Where Social Workers Provide Services
Social workers often provide their services in a client’s or patient’s environment. That may mean going into the home to work with a family struggling with getting along, going into schools to work with children, or working in hospitals with mental health patients. Social workers may also provide services, like therapy or developing goals and strategies with their clients, from their offices.
A social worker may be self-employed, working in a private practice offering family and other social services. Social workers are also employed by state government agencies, hospitals, local governments, community organizations and schools, and ambulatory or outpatient healthcare facilities.
Who Can Benefit from Working with a Social Worker?
Many people think of children when they think of social work, and while there are many vulnerable children who can benefit from their services, there are many adults who can too. Children who may work with a social worker include those having any type of difficulties at school, who have behavioral conditions or mental illnesses, who have been victims of abuse or neglect, and who are in the foster care system.
Families as units can also benefit from social workers, who can help them learn to function better, overcome difficult situations, manage behavioral issues, and find practical solutions to things like poverty and unemployment.
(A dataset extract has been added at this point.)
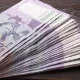 Budjet pulini noqonuniy sarflagan tashkilotlar reytingi taqdim etildi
Adults who may want to work with social workers include those with addictive disorders or mental illnesses, those who are struggling at work or in their relationships, victims of abuse or other traumatic events, individuals transitioning from incarceration, elderly patients whose needs are not being met in a hospital, and many others trying to cope with challenges of all types.
The type of care that social workers provide is unique. They not only help individuals and families; they also advocate for them. They act on their client’s behalf to get better services and care. If you or your family needs the services of a social worker, be sure you know the difference between clinical and non-clinical social workers and which you need. Also be sure that you work with someone that is licensed appropriately and has the experience to help you with your particular needs.